This editorial will appear in Tuesday’s print edition.
The Internet keeps on disrupting higher education – sometimes even in a good way. The latest example is the Open Course Library just completed by Washington’s two-year colleges.
The library (opencourselibrary.org) is an online trove of free courses and free or low-cost textbooks developed by local faculty members. The materials cover 81 of Washington’s most popular lower-division classes – principles of accounting, microbiology, symbolic logic, English composition, etc.
The whole enterprise, begun in 2011, bypasses the traditional trappings of college. No big, expensive textbooks, no snoozing in the back of lecture halls, no classrooms.
Price is the selling point. The courses are free, with downloadable content, and the textbooks cost at most $30. In contrast, commercial textbooks can cost well upward of $100 apiece.
The price difference can be decisive for a student struggling along on a meager income. One poll by USA Today suggested that 40 percent of college students didn’t buy a required textbook for lack of money.
The Open Course Library was a joint venture of Washington’s two-year colleges, the Legislature and the Bill and Melinda Gates Foundation; the colleges provided the intellectual grunt work; lawmakers and the foundation provided $1.5 million in start up money.
This shouldn’t be oversold. Commercial textbooks can be written by academic giants, designed by pedagogical experts, and difficult to match at the local level. Easy as they are to vilify, textbook publishers are a critical part of higher education; it might not be a good thing if competing freebies forced them to slash their investments in high-end books, DVDs and websites.
The new library is best understood as yet another micro-revolution fomented by online innovators. It’s a low-cost parallel of the broad Web-based curricula already offered by the state’s brick-and-mortar schools, such as the University of Washington and Washington State.
A much larger revolution is coming from another direction, the so-called MOOCs – massive open online courses. These are produced by star professors from such brand-name schools as Stanford and MIT.

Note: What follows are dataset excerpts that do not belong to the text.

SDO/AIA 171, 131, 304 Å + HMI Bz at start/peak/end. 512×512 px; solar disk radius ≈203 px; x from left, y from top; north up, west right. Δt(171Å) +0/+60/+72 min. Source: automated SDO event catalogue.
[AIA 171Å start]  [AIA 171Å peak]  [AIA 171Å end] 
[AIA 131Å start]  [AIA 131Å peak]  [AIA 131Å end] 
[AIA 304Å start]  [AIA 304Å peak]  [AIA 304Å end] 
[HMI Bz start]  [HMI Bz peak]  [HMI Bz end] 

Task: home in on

Hundreds of thousands of students around the world have tapped into their lectures and curricula at no cost – though evaluations and actual credit will carry a price tag.
The obvious social payoff: more people who know more things – hence a better educated work force driving a stronger economy.
The risk – as with textbooks – is that cheap goods could drive out expensive but irreplaceable educational experiences.
Web classes are unlikely to offer anything like the serendipitous idea-swapping that happens among students and professors on an actual campus. The challenge will be to ring in the best of the new – without ringing out the unique value of the old.